Reviving tradition, one card at a time


By Lee Cataluna

Helen Nakano is on a mission. She wants to teach 1,000 children to play hanafuda, the Japanese card game. She wants those kids to then teach adults. Her "hanafuda renaissance" is an antidote to what she's seen too many times.

"When I go to restaurants, the kids are sitting at the tables with their video games or headphones in their ears and the adults are talking around them. There's such a disconnect between generations."

It started when she took a computer class. Nakano, 72, a retired teacher and financial planner, wrote a little how-to book on hanafuda as her class project. Nakano shared the book with family and friends with a condition attached. "I told them 'I will give you a book if you promise to teach a young child how to play."

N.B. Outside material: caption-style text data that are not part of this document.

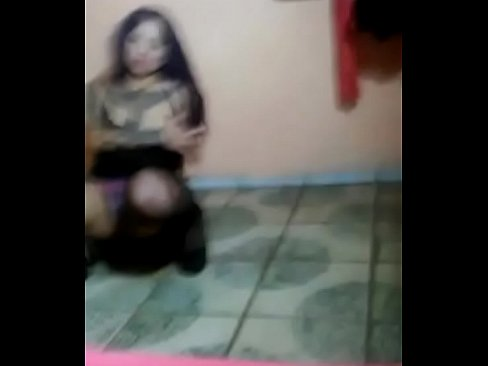 Puta me baila para mi en vivo y a ellos x webcam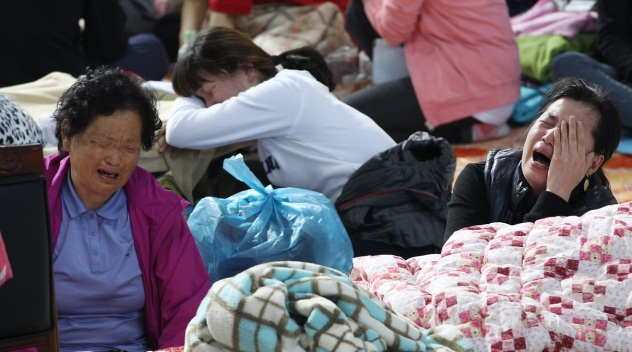 Families Wait in Agony as Korean Ferry Death Toll Rises
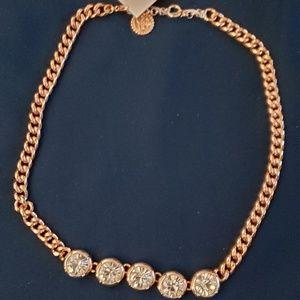 Jessica Simpson  gold Necklace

But to play, you need more than instructions. You need a set of cards.

Hanafuda cards aren't what they used to be. The graceful traditional images of flowers and seasons have been jazzed up. Nintendo distributes hanafuda cards with wild, almost grotesque manga characters cavorting around the kiku and sakura flowers. Disney makes a set that works Donald Duck, the Little Mermaid and Stitch into the centuries-old images. To top it off, these new versions don't make the right sound when a player slaps a card on the table.

Nakano eventually decided to make her own hanafuda deck. Her son designed the traditional images with subtle updates and included the point value on each card. Nakano calls it "hanafuda with training wheels."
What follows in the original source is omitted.